A Bessel filter is a linear filter that is used in electronics and signal processing and has a flat group delay (also referred to as a maximally linear phase response). These filters are commonly used in audio crossover systems and preserve the wave shape of any filtered signals across the group delay in the passband.
Who Invented the Bessel Filter?
The Bessel filter is named after Friedrich Bessel, a German mathematician who lived from 1784 to 1846 and created the mathematical theory that the filters used today are based on. The filters are also referred to as Thomson or Bessel-Thomson filters because of W.E. Thomson’s work. He was the first person to apply the Bessel functions to creating a usable filter.
What is an Audio Crossover?
An audio crossover is an electronic filter that is used in audio applications. Since most speaker drivers cannot cover the entire audio spectrum with the correct distortion control and volume range, they use a combination of speakers and drivers to do so. Audio crossovers can split the audio signal into different frequency bands that can then be routed to the speakers that are optimized to use these bands while playing music. Audio crossovers also permit multi-band processing and amplification when the signal is split into adjusted bands before they are mixed together as is done in Dolby A noise reduction.

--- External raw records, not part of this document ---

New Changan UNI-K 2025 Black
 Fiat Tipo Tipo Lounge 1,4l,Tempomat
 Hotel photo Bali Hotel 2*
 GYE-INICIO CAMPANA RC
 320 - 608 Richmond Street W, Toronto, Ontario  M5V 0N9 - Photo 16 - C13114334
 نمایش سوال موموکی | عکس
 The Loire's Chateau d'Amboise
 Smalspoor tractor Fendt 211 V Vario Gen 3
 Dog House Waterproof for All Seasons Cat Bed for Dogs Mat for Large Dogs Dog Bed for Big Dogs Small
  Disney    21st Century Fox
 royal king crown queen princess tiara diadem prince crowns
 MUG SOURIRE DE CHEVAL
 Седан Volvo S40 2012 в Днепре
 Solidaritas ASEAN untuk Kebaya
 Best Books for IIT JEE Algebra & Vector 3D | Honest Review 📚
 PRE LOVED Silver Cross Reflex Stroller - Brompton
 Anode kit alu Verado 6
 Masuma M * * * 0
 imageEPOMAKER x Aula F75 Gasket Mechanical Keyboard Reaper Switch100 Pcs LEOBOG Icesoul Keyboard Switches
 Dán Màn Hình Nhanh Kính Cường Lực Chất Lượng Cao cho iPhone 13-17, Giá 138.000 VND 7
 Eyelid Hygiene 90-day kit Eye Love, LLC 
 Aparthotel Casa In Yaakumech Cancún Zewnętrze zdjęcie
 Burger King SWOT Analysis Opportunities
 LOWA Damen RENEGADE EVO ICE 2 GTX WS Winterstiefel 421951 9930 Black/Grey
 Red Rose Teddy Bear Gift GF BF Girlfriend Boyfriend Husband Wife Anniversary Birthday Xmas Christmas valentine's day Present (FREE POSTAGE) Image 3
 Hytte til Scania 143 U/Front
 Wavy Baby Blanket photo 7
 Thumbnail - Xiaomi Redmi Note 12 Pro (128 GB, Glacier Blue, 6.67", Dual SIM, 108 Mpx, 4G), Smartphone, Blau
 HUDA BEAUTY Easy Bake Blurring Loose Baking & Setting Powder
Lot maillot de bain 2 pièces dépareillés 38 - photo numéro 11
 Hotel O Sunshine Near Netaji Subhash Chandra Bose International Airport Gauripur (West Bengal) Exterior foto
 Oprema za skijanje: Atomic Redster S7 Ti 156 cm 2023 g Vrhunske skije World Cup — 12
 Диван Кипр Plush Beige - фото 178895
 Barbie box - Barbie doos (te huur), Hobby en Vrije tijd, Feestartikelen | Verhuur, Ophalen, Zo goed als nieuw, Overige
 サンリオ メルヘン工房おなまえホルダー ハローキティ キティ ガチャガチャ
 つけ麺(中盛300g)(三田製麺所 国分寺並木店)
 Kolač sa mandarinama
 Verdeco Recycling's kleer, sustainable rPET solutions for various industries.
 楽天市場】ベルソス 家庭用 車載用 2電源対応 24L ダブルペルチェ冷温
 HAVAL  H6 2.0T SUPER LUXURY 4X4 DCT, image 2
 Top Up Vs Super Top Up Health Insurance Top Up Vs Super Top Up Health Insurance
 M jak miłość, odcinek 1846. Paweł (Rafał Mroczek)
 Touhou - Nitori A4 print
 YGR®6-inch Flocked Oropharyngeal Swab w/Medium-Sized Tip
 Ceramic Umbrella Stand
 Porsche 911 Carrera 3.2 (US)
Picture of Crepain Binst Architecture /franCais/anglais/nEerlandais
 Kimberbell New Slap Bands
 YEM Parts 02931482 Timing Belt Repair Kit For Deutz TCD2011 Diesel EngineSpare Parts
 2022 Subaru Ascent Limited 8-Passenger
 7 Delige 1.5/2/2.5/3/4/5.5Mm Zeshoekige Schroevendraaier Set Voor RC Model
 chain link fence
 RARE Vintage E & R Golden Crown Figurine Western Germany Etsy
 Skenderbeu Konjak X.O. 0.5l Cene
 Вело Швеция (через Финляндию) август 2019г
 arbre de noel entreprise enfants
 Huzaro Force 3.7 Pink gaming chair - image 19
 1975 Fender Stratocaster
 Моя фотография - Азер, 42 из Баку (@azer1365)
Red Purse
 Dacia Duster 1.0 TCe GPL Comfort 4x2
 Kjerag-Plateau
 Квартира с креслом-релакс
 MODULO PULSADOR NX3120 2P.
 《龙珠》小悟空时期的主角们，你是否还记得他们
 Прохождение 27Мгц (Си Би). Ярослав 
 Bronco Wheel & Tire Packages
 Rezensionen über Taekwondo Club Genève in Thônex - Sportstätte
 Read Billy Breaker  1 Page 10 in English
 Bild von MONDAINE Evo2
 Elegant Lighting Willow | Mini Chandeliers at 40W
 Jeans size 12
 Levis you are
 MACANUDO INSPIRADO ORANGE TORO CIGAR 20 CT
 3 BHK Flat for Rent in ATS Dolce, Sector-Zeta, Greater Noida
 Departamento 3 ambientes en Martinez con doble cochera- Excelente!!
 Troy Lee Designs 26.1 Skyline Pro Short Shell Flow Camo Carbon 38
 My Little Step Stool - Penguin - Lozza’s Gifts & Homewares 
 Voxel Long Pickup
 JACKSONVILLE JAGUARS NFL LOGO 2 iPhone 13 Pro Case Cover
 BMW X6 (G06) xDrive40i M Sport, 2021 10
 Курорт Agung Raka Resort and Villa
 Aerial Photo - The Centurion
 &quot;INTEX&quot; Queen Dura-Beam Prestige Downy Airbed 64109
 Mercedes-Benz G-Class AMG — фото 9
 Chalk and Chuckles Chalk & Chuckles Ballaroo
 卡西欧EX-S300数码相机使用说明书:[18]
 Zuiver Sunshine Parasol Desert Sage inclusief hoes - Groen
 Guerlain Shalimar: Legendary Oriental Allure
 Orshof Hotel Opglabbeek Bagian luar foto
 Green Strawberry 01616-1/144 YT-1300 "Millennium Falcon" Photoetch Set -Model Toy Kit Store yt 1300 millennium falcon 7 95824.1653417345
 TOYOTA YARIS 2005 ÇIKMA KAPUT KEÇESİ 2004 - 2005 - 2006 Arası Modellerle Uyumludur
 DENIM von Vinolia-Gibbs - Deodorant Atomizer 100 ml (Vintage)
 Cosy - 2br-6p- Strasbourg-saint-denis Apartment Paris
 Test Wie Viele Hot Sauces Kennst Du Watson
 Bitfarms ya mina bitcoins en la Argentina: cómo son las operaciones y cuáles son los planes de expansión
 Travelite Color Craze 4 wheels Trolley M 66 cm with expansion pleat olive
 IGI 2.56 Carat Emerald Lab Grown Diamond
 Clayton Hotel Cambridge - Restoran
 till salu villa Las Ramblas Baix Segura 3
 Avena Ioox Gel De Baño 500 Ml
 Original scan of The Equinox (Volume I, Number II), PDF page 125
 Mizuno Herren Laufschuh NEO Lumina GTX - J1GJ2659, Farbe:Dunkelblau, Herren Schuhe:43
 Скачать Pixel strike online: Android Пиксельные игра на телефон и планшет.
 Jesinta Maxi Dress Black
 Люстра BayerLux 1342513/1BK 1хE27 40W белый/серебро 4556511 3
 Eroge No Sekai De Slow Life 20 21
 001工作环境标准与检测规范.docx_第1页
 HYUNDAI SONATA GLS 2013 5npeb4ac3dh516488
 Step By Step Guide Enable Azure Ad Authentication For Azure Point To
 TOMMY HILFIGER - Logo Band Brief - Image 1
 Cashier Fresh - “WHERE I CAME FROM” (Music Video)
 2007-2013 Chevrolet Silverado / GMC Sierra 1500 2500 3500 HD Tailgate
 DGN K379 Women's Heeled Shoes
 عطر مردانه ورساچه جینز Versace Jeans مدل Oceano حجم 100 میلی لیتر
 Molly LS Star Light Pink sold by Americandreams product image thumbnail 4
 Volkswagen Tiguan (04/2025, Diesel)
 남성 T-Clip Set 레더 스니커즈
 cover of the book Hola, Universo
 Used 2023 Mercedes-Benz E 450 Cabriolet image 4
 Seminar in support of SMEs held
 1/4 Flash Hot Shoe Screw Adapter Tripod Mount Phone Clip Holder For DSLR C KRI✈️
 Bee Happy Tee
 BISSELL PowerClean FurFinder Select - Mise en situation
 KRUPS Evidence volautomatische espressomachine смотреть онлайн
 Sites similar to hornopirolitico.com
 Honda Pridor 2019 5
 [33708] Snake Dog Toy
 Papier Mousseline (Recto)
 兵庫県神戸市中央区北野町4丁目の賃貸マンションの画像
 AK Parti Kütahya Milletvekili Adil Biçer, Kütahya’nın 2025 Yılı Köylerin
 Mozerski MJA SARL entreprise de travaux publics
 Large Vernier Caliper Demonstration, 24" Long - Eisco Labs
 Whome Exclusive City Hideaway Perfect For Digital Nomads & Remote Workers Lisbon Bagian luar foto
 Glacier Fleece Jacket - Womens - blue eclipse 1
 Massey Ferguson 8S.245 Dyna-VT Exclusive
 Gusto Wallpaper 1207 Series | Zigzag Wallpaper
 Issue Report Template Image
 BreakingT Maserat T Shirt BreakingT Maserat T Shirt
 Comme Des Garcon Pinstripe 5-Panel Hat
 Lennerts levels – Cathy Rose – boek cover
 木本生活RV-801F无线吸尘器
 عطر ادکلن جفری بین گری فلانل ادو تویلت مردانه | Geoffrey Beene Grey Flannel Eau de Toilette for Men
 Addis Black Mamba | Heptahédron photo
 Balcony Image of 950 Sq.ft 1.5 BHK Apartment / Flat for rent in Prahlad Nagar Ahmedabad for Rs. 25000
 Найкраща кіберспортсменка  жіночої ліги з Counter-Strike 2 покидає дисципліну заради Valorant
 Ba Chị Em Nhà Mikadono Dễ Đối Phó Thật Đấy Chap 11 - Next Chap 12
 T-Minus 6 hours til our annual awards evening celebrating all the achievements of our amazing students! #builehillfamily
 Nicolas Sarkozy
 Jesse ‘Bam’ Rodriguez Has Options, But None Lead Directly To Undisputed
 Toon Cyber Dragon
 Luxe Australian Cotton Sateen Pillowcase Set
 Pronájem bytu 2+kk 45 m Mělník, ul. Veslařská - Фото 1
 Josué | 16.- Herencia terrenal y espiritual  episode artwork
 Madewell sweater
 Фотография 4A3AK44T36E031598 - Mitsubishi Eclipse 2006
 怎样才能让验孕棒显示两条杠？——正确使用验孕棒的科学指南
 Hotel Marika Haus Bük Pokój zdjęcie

What Does an Audio Crossover Filter Do?
Audio crossovers can split incoming audio signals into separate bands that cannot overlap. This improves the audio equipment’s performance. A stereo system uses one of many crossover filters depending on the complexity of the stereo equipment being used. Typically, a two/three way crossover filter is constructed using low-pass, high-pass, and band-pass filters where applicable. The 4-way crossover filter is not common in industry due to its complexity and the cost for minimal performance gain to be realized. Bessel filters are typically used as second order filters in the crossover and are the second most used type after the Butterworth filter.